Serbian-Austrian basketball player

Luka Ašćerić (Лука Ашћерић; born January 10, 1997) is a Serbian–Austrian professional basketball player for Hyères-Toulon of the French Élite 2.

== Professional career ==
Ašćerić played for the domestic team Arkadia Traiskirchen Lions during the 2014–15 season. In 2015, he moved to France where he played for Lille Métropole of the LNB Pro B for two seasons. He also played for French side Hyères-Toulon of the LNB Pro A during 2017–18 season.

In April 2018, Ašćerić signed for the Mega Bemax of the Basketball League of Serbia.

On July 21, 2020, Ašćerić has signed with JL Bourg of LNB Pro A.

On July 10, 2021, Ašćerić has signed with Śląsk Wrocław of the PLK. He missed the entire 2021–22 PLK season due to injury.

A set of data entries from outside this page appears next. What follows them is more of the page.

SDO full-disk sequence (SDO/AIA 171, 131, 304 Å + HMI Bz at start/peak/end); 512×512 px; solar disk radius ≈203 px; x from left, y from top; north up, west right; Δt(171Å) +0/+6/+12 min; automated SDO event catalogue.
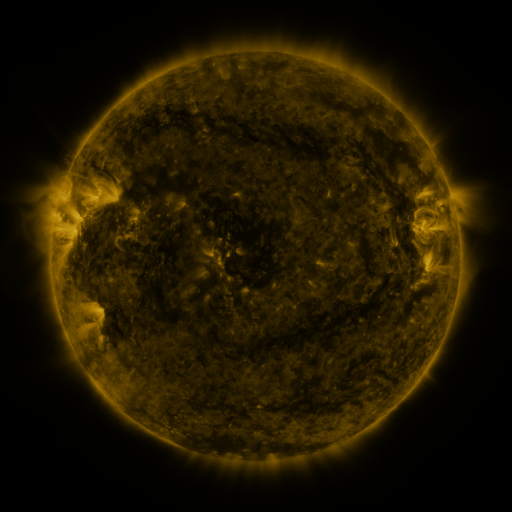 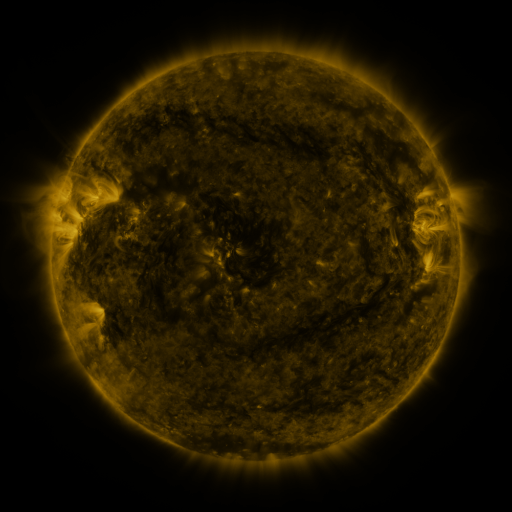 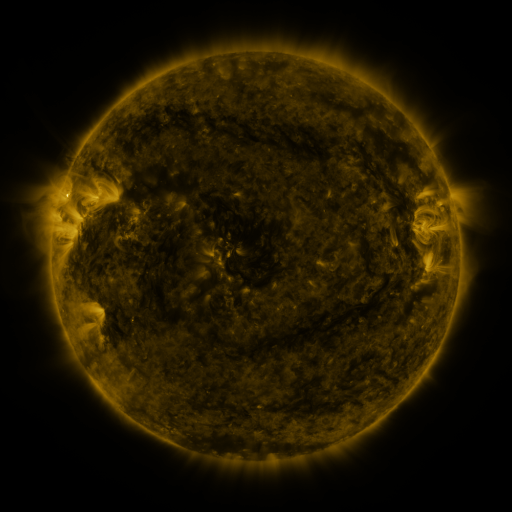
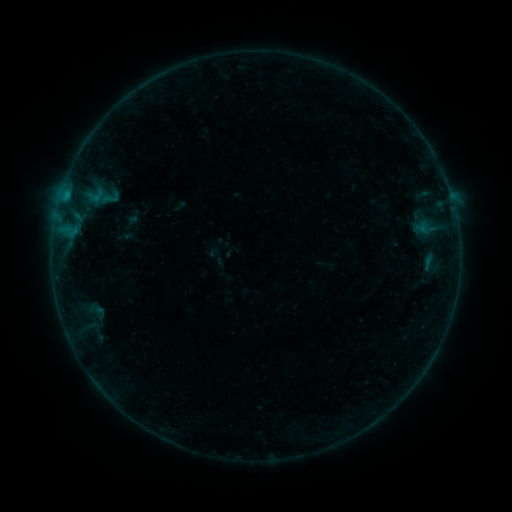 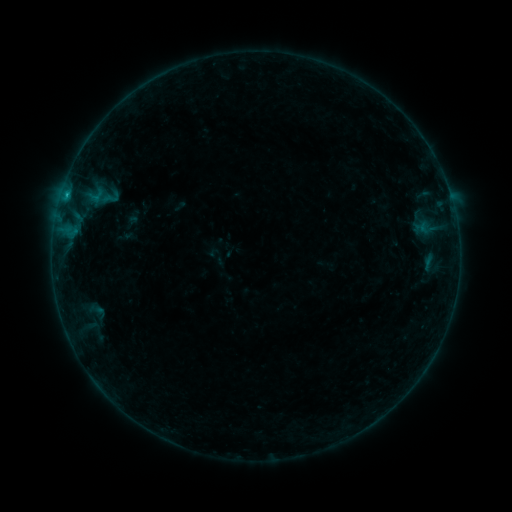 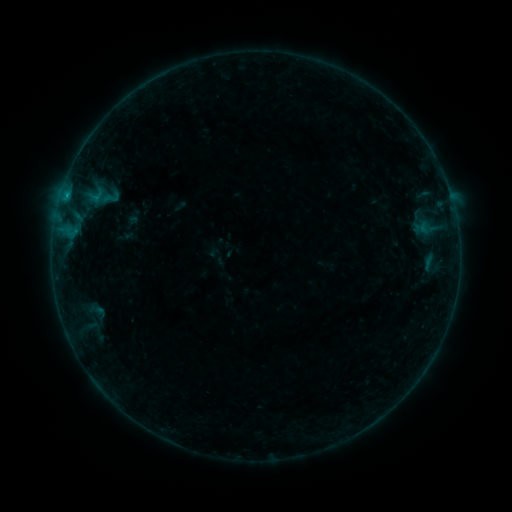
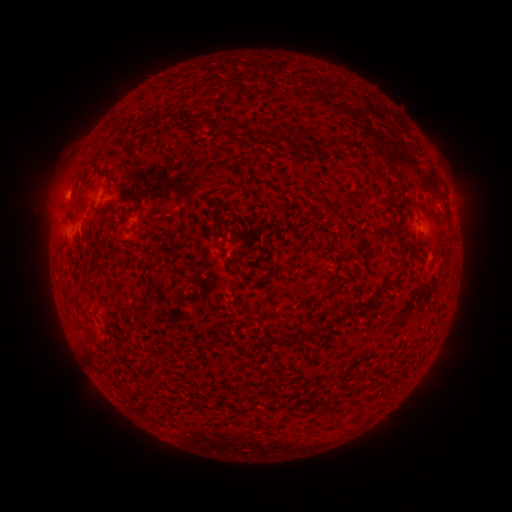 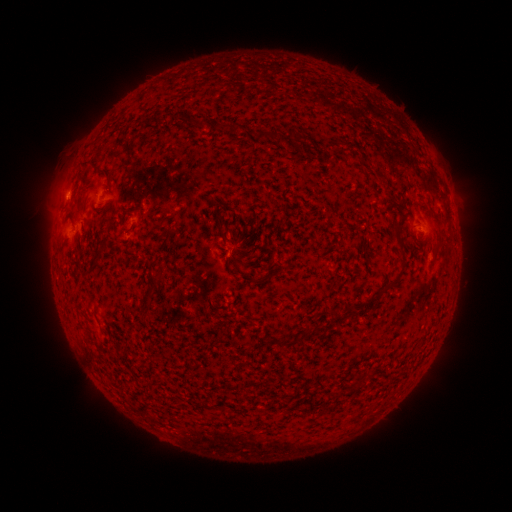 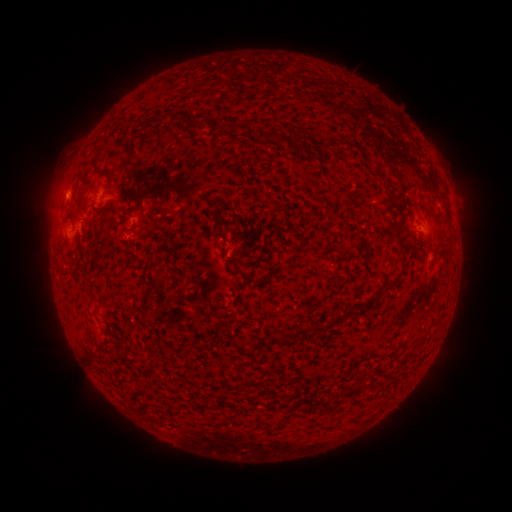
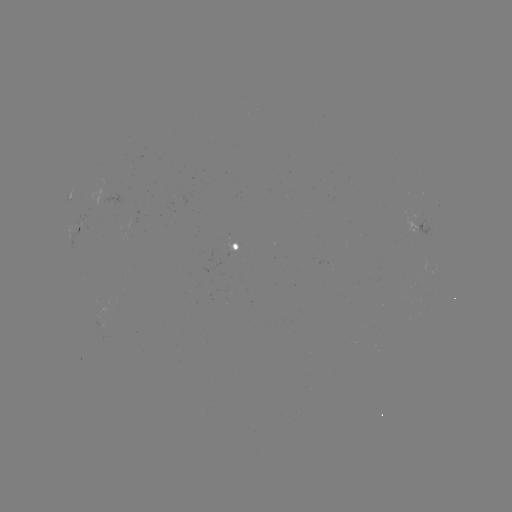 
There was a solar flare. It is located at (67, 196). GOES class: B3.0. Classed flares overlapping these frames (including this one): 1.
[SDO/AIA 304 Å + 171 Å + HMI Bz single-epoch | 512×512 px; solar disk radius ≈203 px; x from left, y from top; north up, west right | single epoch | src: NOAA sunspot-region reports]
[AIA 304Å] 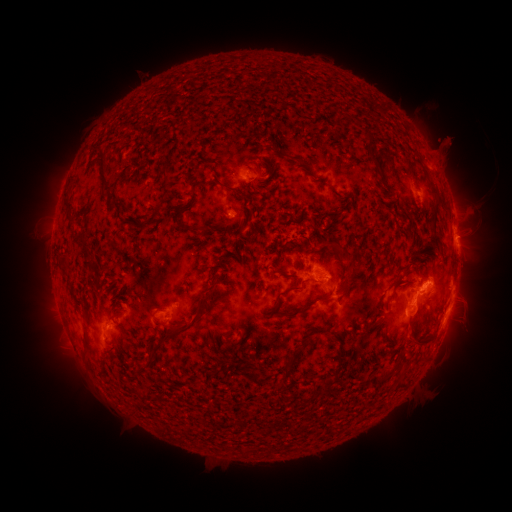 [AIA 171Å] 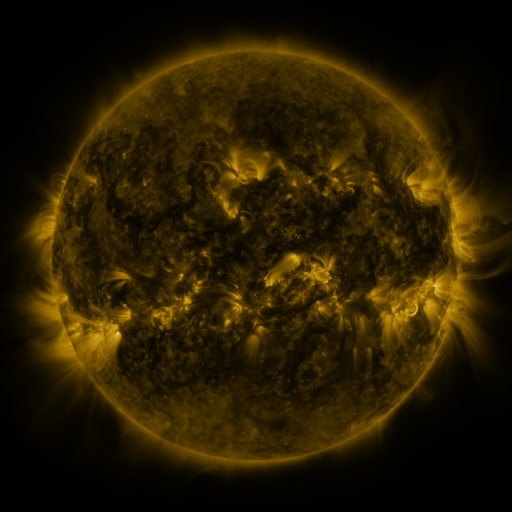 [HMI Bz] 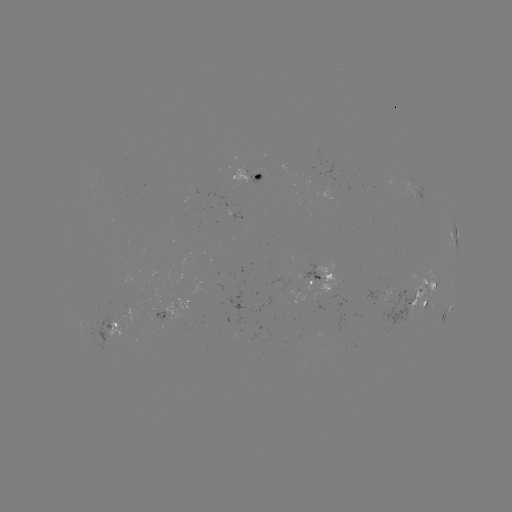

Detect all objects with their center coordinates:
spotted active region: (249, 176)
spotted active region: (455, 235)
spotted active region: (324, 274)
spotted active region: (454, 285)
spotted active region: (422, 299)
spotted active region: (448, 312)
spotted active region: (178, 313)
spotted active region: (118, 324)
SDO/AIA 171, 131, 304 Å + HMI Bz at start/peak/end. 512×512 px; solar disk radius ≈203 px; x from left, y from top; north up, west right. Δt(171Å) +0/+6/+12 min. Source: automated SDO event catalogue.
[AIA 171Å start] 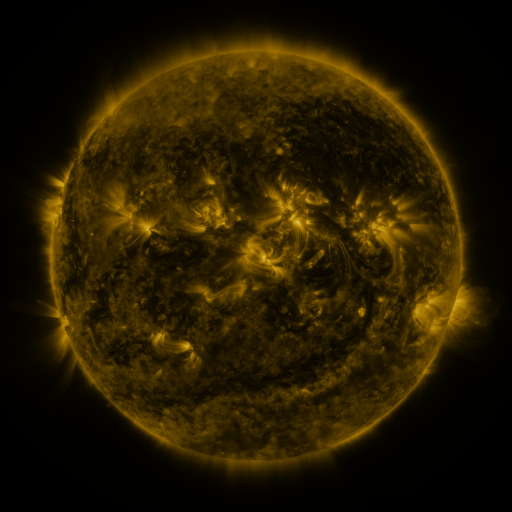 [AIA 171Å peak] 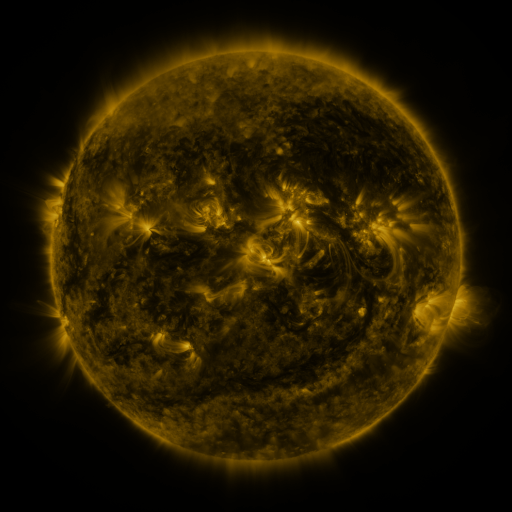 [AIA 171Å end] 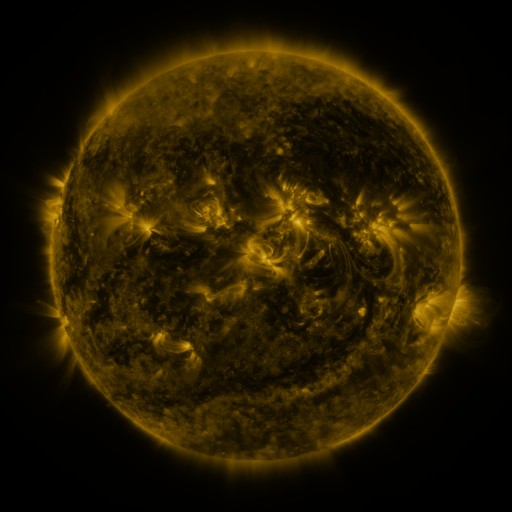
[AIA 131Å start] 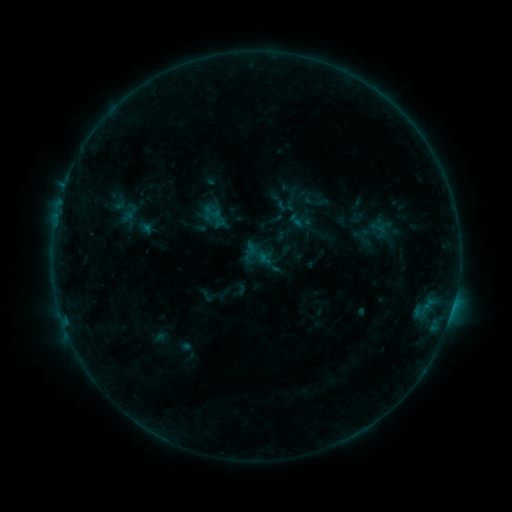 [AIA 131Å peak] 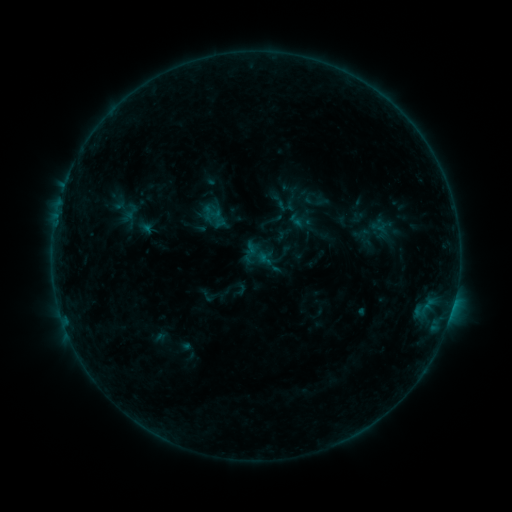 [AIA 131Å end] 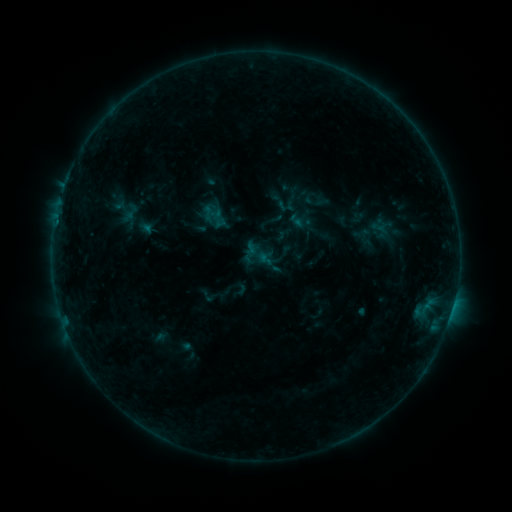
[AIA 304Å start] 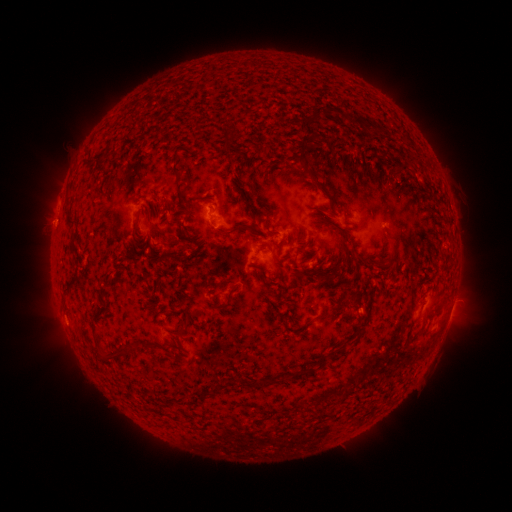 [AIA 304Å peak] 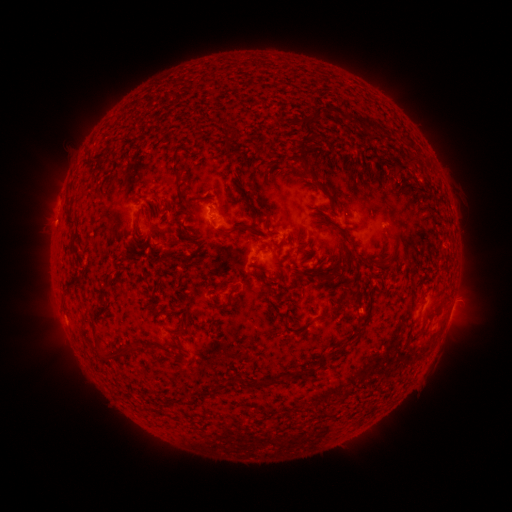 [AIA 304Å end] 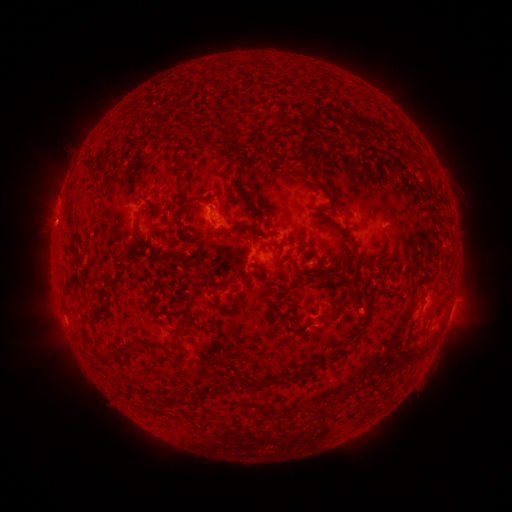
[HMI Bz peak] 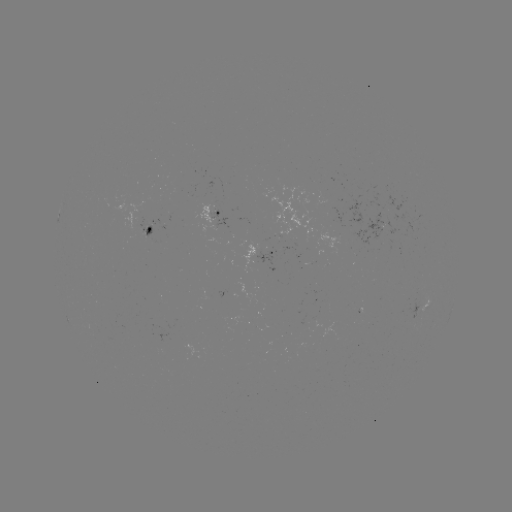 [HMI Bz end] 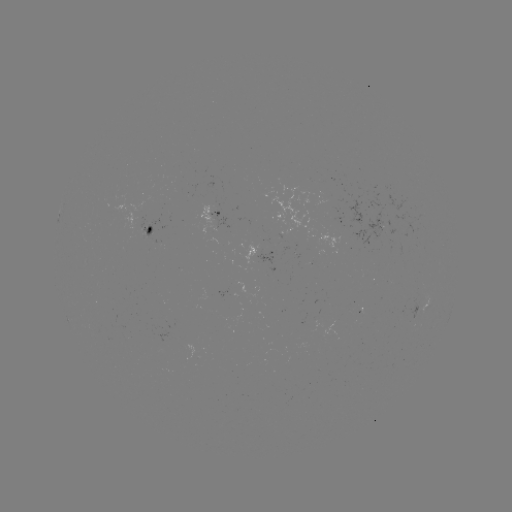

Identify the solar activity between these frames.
no catalogued flare and no flagged EUV brightening in this window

In August 2022, he signed for French team ALM Évreux.

== National team career ==
In February 2020, Ašćerić was invited by coach Igor Kokoškov to join Serbian national basketball team for EuroBasket 2021 qualification games against Finland and Georgia.

== Personal life ==
His father Nedeljko Ašćerić is a professional basketball coach and former player. His father coached him during his stints with Lille Métropole.